START DATA TO EXAMINE

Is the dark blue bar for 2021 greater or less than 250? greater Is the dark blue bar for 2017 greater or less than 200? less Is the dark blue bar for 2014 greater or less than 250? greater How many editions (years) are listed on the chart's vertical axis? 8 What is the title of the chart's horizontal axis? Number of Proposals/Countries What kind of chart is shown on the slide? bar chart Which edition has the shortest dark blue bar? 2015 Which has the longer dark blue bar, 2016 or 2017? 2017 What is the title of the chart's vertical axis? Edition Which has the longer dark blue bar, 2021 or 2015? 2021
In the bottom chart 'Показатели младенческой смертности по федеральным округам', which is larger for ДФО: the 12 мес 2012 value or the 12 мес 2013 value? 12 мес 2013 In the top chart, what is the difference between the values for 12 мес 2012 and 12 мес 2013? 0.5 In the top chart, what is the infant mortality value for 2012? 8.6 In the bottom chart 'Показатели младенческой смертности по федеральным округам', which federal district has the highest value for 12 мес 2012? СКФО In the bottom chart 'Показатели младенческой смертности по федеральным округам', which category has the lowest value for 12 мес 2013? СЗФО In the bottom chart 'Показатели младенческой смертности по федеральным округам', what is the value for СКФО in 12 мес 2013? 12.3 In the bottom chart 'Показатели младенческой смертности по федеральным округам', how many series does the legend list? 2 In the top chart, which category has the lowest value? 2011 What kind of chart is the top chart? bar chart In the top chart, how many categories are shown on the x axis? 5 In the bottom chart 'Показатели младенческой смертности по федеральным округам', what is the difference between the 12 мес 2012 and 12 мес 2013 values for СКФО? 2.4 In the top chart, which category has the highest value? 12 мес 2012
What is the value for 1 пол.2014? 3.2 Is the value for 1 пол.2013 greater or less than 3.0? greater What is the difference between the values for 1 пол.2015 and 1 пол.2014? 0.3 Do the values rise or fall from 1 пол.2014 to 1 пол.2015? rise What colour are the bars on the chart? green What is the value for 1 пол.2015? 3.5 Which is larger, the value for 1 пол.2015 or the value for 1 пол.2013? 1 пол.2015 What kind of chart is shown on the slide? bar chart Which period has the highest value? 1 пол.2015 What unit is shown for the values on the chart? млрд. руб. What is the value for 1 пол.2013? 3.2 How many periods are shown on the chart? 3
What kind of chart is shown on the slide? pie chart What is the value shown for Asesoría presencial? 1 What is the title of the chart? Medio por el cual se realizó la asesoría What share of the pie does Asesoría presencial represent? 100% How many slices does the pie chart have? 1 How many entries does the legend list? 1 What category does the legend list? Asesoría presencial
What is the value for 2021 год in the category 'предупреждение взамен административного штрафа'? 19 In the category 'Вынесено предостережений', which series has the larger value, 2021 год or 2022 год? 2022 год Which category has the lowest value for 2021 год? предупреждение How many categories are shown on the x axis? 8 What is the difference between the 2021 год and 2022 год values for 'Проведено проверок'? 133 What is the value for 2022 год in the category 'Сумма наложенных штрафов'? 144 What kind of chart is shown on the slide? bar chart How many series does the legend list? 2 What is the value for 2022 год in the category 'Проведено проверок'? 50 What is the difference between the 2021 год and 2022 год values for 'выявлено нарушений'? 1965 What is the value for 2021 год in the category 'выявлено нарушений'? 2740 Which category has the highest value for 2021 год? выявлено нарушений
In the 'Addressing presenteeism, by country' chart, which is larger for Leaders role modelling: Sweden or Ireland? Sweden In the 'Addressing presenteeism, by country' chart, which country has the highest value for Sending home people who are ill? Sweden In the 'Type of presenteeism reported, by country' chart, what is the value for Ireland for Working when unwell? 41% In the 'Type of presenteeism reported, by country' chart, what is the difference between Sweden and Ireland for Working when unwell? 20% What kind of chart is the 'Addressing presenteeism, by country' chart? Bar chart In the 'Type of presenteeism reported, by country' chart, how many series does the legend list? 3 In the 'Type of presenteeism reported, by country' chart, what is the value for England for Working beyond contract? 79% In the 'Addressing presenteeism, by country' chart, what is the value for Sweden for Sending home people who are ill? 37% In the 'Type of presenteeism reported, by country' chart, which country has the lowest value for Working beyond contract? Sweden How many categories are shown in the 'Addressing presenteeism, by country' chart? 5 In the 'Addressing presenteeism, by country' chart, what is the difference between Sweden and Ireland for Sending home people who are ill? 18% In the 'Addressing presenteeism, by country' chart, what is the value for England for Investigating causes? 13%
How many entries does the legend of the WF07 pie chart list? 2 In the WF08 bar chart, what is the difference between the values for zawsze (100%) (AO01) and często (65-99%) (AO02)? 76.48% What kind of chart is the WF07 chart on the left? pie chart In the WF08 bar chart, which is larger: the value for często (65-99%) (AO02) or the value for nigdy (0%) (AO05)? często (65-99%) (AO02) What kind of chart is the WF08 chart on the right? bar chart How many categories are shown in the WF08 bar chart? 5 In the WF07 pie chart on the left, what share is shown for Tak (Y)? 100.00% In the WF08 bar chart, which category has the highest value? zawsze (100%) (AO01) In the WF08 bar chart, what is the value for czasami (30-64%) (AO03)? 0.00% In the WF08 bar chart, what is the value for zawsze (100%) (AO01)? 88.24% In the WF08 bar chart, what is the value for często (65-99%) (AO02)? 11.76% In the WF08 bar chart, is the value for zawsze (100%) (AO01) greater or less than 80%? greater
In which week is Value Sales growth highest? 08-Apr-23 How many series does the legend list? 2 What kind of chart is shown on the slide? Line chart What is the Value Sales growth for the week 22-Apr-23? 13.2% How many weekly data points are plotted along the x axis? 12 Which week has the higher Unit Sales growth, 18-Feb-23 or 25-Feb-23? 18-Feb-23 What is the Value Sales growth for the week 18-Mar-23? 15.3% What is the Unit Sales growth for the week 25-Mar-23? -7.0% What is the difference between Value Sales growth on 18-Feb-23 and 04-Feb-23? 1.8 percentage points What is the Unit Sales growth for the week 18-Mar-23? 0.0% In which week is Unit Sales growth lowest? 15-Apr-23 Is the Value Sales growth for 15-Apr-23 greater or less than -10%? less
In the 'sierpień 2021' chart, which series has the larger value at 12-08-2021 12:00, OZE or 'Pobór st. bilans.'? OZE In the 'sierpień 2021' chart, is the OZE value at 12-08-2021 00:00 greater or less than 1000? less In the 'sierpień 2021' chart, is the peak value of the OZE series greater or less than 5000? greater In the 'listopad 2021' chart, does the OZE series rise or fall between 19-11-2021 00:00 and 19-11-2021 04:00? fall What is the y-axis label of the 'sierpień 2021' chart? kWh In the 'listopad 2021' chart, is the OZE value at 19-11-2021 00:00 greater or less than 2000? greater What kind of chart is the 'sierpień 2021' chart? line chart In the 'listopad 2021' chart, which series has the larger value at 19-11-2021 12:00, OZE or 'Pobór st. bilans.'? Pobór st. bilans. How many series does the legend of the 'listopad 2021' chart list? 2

END DATA TO EXAMINE

# [WORK TO BE COMPLETED]
Please give all of the material again, with "greater or less than" replaced by "above or below" and everything else left unchanged.

# [EXERCISE OUTPUT]
Is the dark blue bar for 2021 above or below 250? greater Is the dark blue bar for 2017 above or below 200? less Is the dark blue bar for 2014 above or below 250? greater How many editions (years) are listed on the chart's vertical axis? 8 What is the title of the chart's horizontal axis? Number of Proposals/Countries What kind of chart is shown on the slide? bar chart Which edition has the shortest dark blue bar? 2015 Which has the longer dark blue bar, 2016 or 2017? 2017 What is the title of the chart's vertical axis? Edition Which has the longer dark blue bar, 2021 or 2015? 2021
In the bottom chart 'Показатели младенческой смертности по федеральным округам', which is larger for ДФО: the 12 мес 2012 value or the 12 мес 2013 value? 12 мес 2013 In the top chart, what is the difference between the values for 12 мес 2012 and 12 мес 2013? 0.5 In the top chart, what is the infant mortality value for 2012? 8.6 In the bottom chart 'Показатели младенческой смертности по федеральным округам', which federal district has the highest value for 12 мес 2012? СКФО In the bottom chart 'Показатели младенческой смертности по федеральным округам', which category has the lowest value for 12 мес 2013? СЗФО In the bottom chart 'Показатели младенческой смертности по федеральным округам', what is the value for СКФО in 12 мес 2013? 12.3 In the bottom chart 'Показатели младенческой смертности по федеральным округам', how many series does the legend list? 2 In the top chart, which category has the lowest value? 2011 What kind of chart is the top chart? bar chart In the top chart, how many categories are shown on the x axis? 5 In the bottom chart 'Показатели младенческой смертности по федеральным округам', what is the difference between the 12 мес 2012 and 12 мес 2013 values for СКФО? 2.4 In the top chart, which category has the highest value? 12 мес 2012
What is the value for 1 пол.2014? 3.2 Is the value for 1 пол.2013 above or below 3.0? greater What is the difference between the values for 1 пол.2015 and 1 пол.2014? 0.3 Do the values rise or fall from 1 пол.2014 to 1 пол.2015? rise What colour are the bars on the chart? green What is the value for 1 пол.2015? 3.5 Which is larger, the value for 1 пол.2015 or the value for 1 пол.2013? 1 пол.2015 What kind of chart is shown on the slide? bar chart Which period has the highest value? 1 пол.2015 What unit is shown for the values on the chart? млрд. руб. What is the value for 1 пол.2013? 3.2 How many periods are shown on the chart? 3
What kind of chart is shown on the slide? pie chart What is the value shown for Asesoría presencial? 1 What is the title of the chart? Medio por el cual se realizó la asesoría What share of the pie does Asesoría presencial represent? 100% How many slices does the pie chart have? 1 How many entries does the legend list? 1 What category does the legend list? Asesoría presencial
What is the value for 2021 год in the category 'предупреждение взамен административного штрафа'? 19 In the category 'Вынесено предостережений', which series has the larger value, 2021 год or 2022 год? 2022 год Which category has the lowest value for 2021 год? предупреждение How many categories are shown on the x axis? 8 What is the difference between the 2021 год and 2022 год values for 'Проведено проверок'? 133 What is the value for 2022 год in the category 'Сумма наложенных штрафов'? 144 What kind of chart is shown on the slide? bar chart How many series does the legend list? 2 What is the value for 2022 год in the category 'Проведено проверок'? 50 What is the difference between the 2021 год and 2022 год values for 'выявлено нарушений'? 1965 What is the value for 2021 год in the category 'выявлено нарушений'? 2740 Which category has the highest value for 2021 год? выявлено нарушений
In the 'Addressing presenteeism, by country' chart, which is larger for Leaders role modelling: Sweden or Ireland? Sweden In the 'Addressing presenteeism, by country' chart, which country has the highest value for Sending home people who are ill? Sweden In the 'Type of presenteeism reported, by country' chart, what is the value for Ireland for Working when unwell? 41% In the 'Type of presenteeism reported, by country' chart, what is the difference between Sweden and Ireland for Working when unwell? 20% What kind of chart is the 'Addressing presenteeism, by country' chart? Bar chart In the 'Type of presenteeism reported, by country' chart, how many series does the legend list? 3 In the 'Type of presenteeism reported, by country' chart, what is the value for England for Working beyond contract? 79% In the 'Addressing presenteeism, by country' chart, what is the value for Sweden for Sending home people who are ill? 37% In the 'Type of presenteeism reported, by country' chart, which country has the lowest value for Working beyond contract? Sweden How many categories are shown in the 'Addressing presenteeism, by country' chart? 5 In the 'Addressing presenteeism, by country' chart, what is the difference between Sweden and Ireland for Sending home people who are ill? 18% In the 'Addressing presenteeism, by country' chart, what is the value for England for Investigating causes? 13%
How many entries does the legend of the WF07 pie chart list? 2 In the WF08 bar chart, what is the difference between the values for zawsze (100%) (AO01) and często (65-99%) (AO02)? 76.48% What kind of chart is the WF07 chart on the left? pie chart In the WF08 bar chart, which is larger: the value for często (65-99%) (AO02) or the value for nigdy (0%) (AO05)? często (65-99%) (AO02) What kind of chart is the WF08 chart on the right? bar chart How many categories are shown in the WF08 bar chart? 5 In the WF07 pie chart on the left, what share is shown for Tak (Y)? 100.00% In the WF08 bar chart, which category has the highest value? zawsze (100%) (AO01) In the WF08 bar chart, what is the value for czasami (30-64%) (AO03)? 0.00% In the WF08 bar chart, what is the value for zawsze (100%) (AO01)? 88.24% In the WF08 bar chart, what is the value for często (65-99%) (AO02)? 11.76% In the WF08 bar chart, is the value for zawsze (100%) (AO01) above or below 80%? greater
In which week is Value Sales growth highest? 08-Apr-23 How many series does the legend list? 2 What kind of chart is shown on the slide? Line chart What is the Value Sales growth for the week 22-Apr-23? 13.2% How many weekly data points are plotted along the x axis? 12 Which week has the higher Unit Sales growth, 18-Feb-23 or 25-Feb-23? 18-Feb-23 What is the Value Sales growth for the week 18-Mar-23? 15.3% What is the Unit Sales growth for the week 25-Mar-23? -7.0% What is the difference between Value Sales growth on 18-Feb-23 and 04-Feb-23? 1.8 percentage points What is the Unit Sales growth for the week 18-Mar-23? 0.0% In which week is Unit Sales growth lowest? 15-Apr-23 Is the Value Sales growth for 15-Apr-23 above or below -10%? less
In the 'sierpień 2021' chart, which series has the larger value at 12-08-2021 12:00, OZE or 'Pobór st. bilans.'? OZE In the 'sierpień 2021' chart, is the OZE value at 12-08-2021 00:00 above or below 1000? less In the 'sierpień 2021' chart, is the peak value of the OZE series above or below 5000? greater In the 'listopad 2021' chart, does the OZE series rise or fall between 19-11-2021 00:00 and 19-11-2021 04:00? fall What is the y-axis label of the 'sierpień 2021' chart? kWh In the 'listopad 2021' chart, is the OZE value at 19-11-2021 00:00 above or below 2000? greater What kind of chart is the 'sierpień 2021' chart? line chart In the 'listopad 2021' chart, which series has the larger value at 19-11-2021 12:00, OZE or 'Pobór st. bilans.'? Pobór st. bilans. How many series does the legend of the 'listopad 2021' chart list? 2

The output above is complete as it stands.